The deep, reverberating chime of the grandfather clock downstairs striking
the hour of two . . . in the morning . . . roused Ben from a fitful slumber.
He rolled over from his back onto his side, hunkering down under sheets,
blanket, and quilt. Settling his head back down into the downy softness
of his pillow, he closed his eyes and waited for sleep to claim him once
again.
Downstairs, the clock chimed the quarter hour, then the half hour.

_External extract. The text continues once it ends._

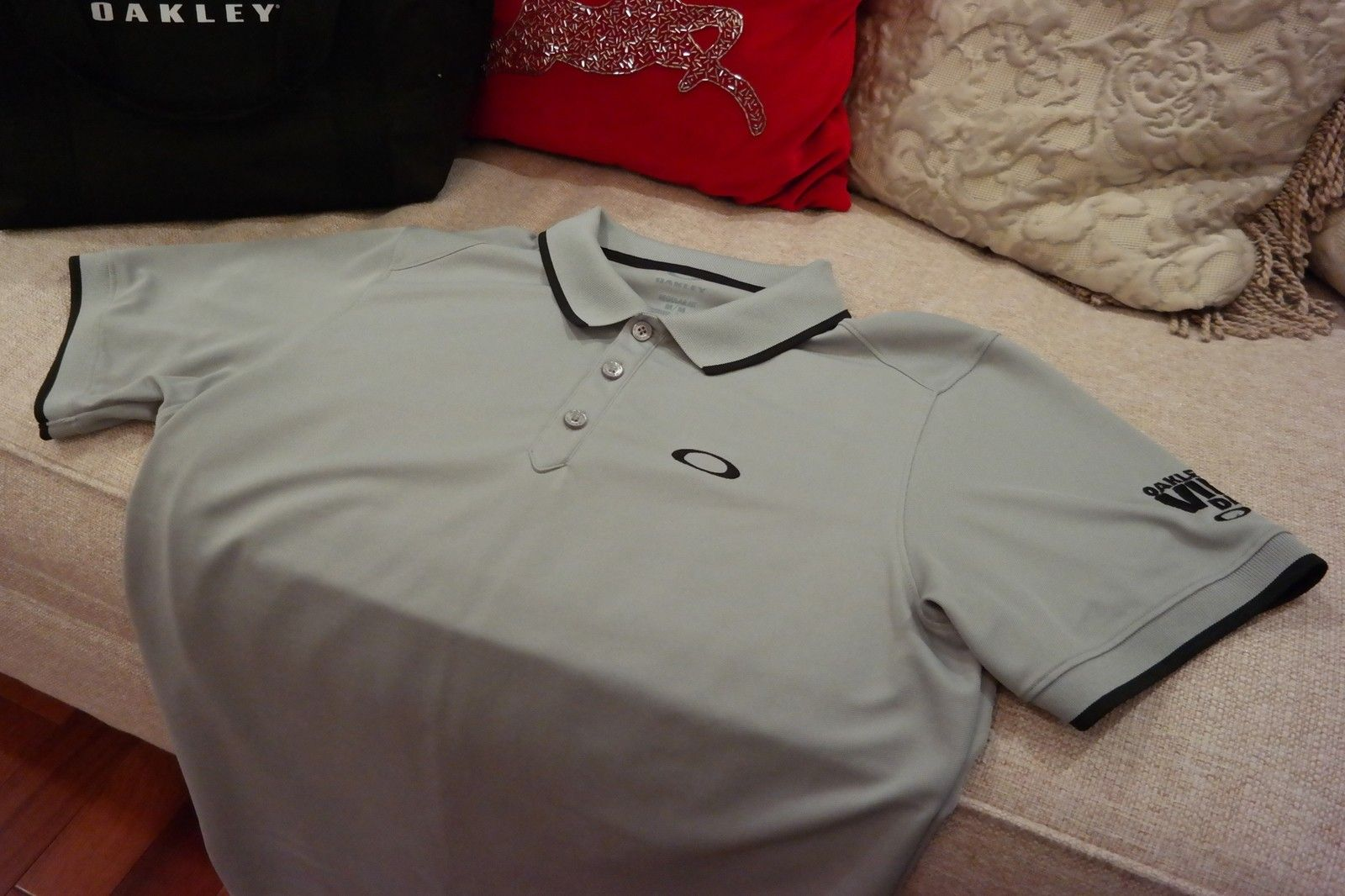 Want something you can't go out and buy?  OAKLEY V.I.P. polo, mf bag, golf balls and more. - SAM_1676.jpg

Ben threw aside the covers with a disgruntled sigh, and sat up, placing
his feet down on the floor one at a time. He rose, and by the silver light
of the near full moon, grabbed his dark maroon robe off the bedpost, from
which it hung. He stepped into his slippers, kept on the small rug next
to his bed, while slipping his robe on over his nightshirt.

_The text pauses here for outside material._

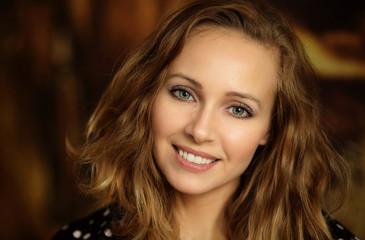 Fototapeta Portret pięknej uśmiechniętej kobiety obraz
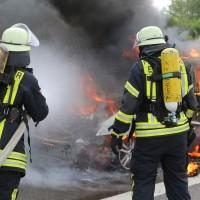 14-05-2016_A7_Berkheim_Dettingen_Pkw-Brand_Feuerwehr_Poeppel_0014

If the stroke of midnight was the witching hour, then the stroke of two
must be the father’s hour. Whenever his mind centered on his children, the
sound of the grandfather’s clock downstairs, striking the hour of two a.m.
never failed to rouse him from slumber, whether it be deep or light and
fitful, as it had been tonight.
“Maybe a glass of brandy and a good book will help me back to sleep,” he
mused silently, as he deftly tied the sash of his robe and stepped out into
the hall. That new book Adam had sent him for his birthday a couple of months
ago still sat on the coffee table, unread, except for a cursory glace at
the preface.
As he made his way down the hallway toward the stairs, he paused in front
of the door leading to Joe’s room, standing slightly ajar. Ben paused for
a moment, his fingers lightly touching the door, debating. “Pa’s prerogative,”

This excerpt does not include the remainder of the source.